Will or Willie Temple (also named "John") was an African American man who was lynched by a white mob on September 30, 1919, in Montgomery, Alabama.

Willie Temple was born in 1894; he was the oldest of four children. His parents, Lewis and Ella (Shorter) Temple, were farmers, and Temple worked for the Louisville and Nashville Railroad as a cook. On September 29, 1919, at night, Temple and another man came back from a dance when, after being approached by a third man, a fight broke out. A police officer named J. J. Barbaree (spelled "Barbare" in a contemporary newspaper article) tried to arrest them, and shots were fired, by Temple and Barbaree.
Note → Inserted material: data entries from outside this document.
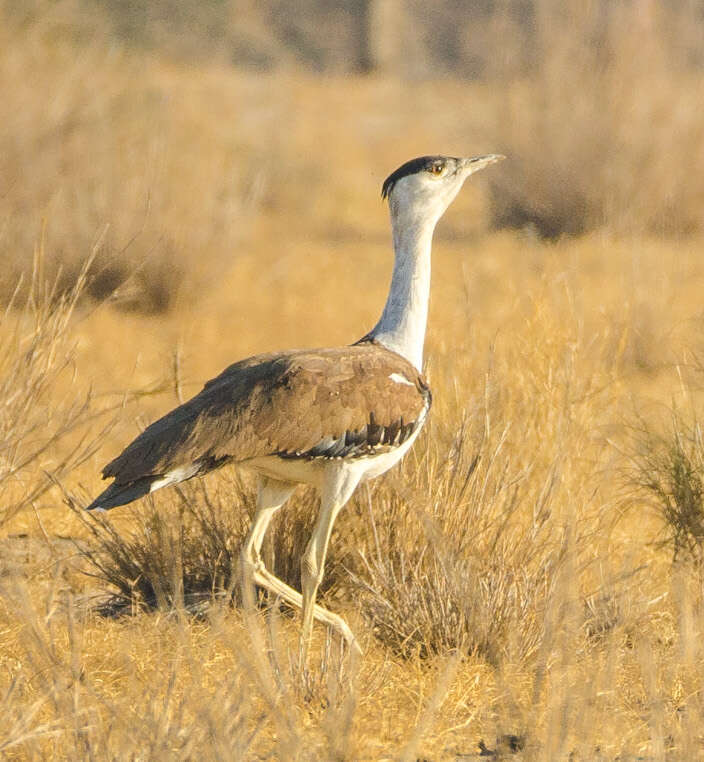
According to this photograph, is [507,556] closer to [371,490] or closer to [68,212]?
[371,490]

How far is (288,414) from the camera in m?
3.38

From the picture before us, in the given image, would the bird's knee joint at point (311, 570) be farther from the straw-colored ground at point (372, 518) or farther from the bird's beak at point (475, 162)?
the bird's beak at point (475, 162)

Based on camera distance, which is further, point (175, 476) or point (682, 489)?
point (682, 489)

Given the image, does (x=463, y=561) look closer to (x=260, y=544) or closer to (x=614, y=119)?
(x=260, y=544)

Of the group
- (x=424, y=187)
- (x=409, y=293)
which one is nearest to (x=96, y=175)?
(x=424, y=187)

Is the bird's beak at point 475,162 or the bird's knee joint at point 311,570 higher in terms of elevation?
the bird's beak at point 475,162

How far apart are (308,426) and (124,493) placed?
1.48 ft

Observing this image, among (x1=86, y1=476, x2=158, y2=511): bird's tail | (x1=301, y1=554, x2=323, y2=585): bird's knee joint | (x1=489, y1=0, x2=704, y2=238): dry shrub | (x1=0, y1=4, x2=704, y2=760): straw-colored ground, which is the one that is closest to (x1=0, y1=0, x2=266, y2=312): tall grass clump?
(x1=0, y1=4, x2=704, y2=760): straw-colored ground

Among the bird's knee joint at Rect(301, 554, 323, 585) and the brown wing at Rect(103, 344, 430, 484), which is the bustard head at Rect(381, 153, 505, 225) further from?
the bird's knee joint at Rect(301, 554, 323, 585)

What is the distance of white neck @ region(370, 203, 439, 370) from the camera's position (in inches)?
147

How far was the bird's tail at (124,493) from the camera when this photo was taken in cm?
323

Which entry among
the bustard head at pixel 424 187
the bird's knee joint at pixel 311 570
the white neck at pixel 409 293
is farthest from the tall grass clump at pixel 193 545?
the bustard head at pixel 424 187

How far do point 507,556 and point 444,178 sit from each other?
1.02m

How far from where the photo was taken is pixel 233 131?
47.1 ft
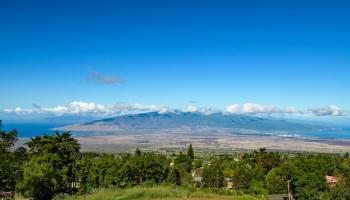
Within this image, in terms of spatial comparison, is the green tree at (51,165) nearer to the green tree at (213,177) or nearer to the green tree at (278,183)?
the green tree at (213,177)

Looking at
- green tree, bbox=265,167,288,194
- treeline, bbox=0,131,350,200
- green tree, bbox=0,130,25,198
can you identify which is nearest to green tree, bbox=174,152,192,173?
treeline, bbox=0,131,350,200

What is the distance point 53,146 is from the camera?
40000 mm

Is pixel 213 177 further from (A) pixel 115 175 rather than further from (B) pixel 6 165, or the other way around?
(B) pixel 6 165

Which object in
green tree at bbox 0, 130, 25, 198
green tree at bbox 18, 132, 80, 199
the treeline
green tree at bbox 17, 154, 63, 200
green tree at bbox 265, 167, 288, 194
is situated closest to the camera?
green tree at bbox 0, 130, 25, 198

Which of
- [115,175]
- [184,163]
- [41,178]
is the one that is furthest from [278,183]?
[41,178]

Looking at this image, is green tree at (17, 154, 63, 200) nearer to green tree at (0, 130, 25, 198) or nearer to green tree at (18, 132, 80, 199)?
green tree at (18, 132, 80, 199)

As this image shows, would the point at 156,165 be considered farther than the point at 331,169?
No

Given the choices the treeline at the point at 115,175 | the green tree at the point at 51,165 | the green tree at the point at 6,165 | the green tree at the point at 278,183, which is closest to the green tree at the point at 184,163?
the treeline at the point at 115,175

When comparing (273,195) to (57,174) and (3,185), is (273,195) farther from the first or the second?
(3,185)

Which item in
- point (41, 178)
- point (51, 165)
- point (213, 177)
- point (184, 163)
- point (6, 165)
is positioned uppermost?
point (6, 165)

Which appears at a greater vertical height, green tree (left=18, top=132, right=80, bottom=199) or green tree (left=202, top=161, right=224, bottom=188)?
green tree (left=18, top=132, right=80, bottom=199)

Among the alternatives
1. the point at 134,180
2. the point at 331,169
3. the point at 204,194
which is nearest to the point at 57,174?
the point at 134,180

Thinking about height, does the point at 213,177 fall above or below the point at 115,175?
below

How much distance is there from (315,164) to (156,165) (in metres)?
15.8
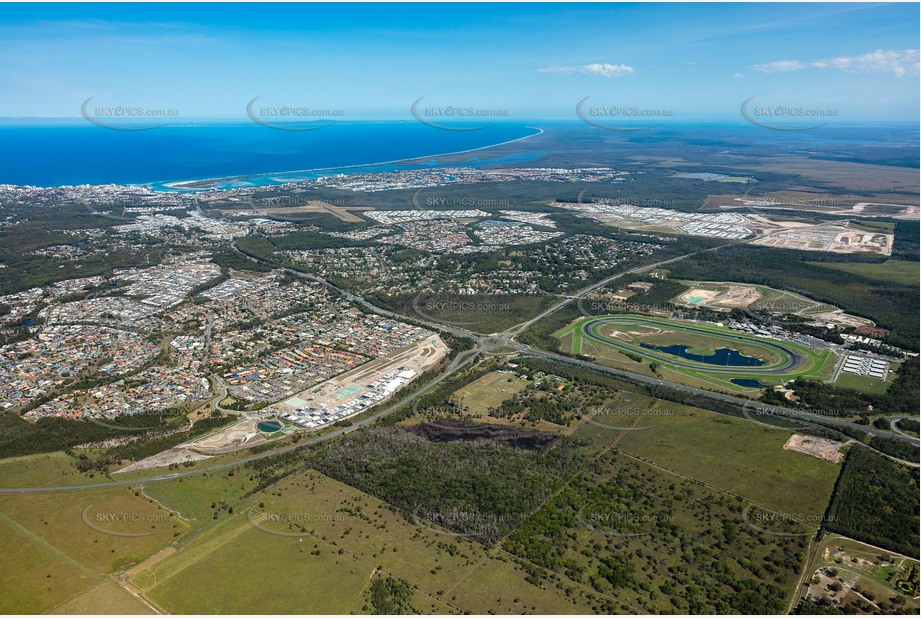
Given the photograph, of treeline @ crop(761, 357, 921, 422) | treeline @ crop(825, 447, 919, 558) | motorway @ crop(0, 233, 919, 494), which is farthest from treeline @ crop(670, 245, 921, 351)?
treeline @ crop(825, 447, 919, 558)

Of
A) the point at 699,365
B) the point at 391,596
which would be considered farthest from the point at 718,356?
the point at 391,596

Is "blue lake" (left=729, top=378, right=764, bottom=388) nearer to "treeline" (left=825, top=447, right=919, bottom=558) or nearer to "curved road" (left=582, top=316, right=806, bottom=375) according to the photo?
"curved road" (left=582, top=316, right=806, bottom=375)

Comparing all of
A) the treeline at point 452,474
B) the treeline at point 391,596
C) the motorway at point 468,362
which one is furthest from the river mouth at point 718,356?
the treeline at point 391,596

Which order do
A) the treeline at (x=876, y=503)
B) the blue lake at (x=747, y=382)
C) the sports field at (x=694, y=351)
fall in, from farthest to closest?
the sports field at (x=694, y=351), the blue lake at (x=747, y=382), the treeline at (x=876, y=503)

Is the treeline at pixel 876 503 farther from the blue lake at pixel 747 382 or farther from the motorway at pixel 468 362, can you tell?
the blue lake at pixel 747 382

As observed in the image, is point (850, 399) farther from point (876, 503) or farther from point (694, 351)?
point (876, 503)

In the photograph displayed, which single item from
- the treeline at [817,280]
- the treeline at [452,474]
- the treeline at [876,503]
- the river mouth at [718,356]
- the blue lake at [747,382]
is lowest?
the treeline at [876,503]

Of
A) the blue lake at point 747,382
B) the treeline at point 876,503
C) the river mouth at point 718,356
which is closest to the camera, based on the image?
the treeline at point 876,503

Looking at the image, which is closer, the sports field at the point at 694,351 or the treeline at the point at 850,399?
the treeline at the point at 850,399
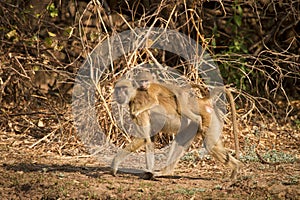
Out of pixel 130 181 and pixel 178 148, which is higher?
pixel 178 148

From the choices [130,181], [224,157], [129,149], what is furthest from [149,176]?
[224,157]

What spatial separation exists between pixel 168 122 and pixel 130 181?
575mm

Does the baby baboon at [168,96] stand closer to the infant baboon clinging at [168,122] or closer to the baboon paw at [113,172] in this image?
the infant baboon clinging at [168,122]

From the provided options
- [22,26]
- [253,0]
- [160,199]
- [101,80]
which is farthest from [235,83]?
[160,199]

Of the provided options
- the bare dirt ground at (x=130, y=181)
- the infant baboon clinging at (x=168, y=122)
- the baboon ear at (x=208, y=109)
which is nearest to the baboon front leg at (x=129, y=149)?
the infant baboon clinging at (x=168, y=122)

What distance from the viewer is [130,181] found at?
16.9 feet

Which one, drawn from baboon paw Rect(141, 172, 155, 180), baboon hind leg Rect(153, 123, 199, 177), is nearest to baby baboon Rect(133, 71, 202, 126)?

The police officer died, and Temple, wounded, was arrested at a colleague's house. Temple was taken to Hale Infirmary, a hospital for African American citizens of Montgomery, and on the morning of September 30, just after 2AM, a white mob entered and, despite the presence of two police officers, shot him to death.

A jar with soil from the site where he was murdered is held at The Legacy Museum in Montgomery. The jar is marked "John Temple"; it was filled with soil by Vanzetta Penn McPherson, retired magistrate judge for the Middle District of Alabama, and activist Anthony Ray Hinton.

The event was one of many racist murders and riots during the so-called Red Summer of 1919. Two other men in Montgomery (both veterans of the Armed Forces) had been murdered the day before.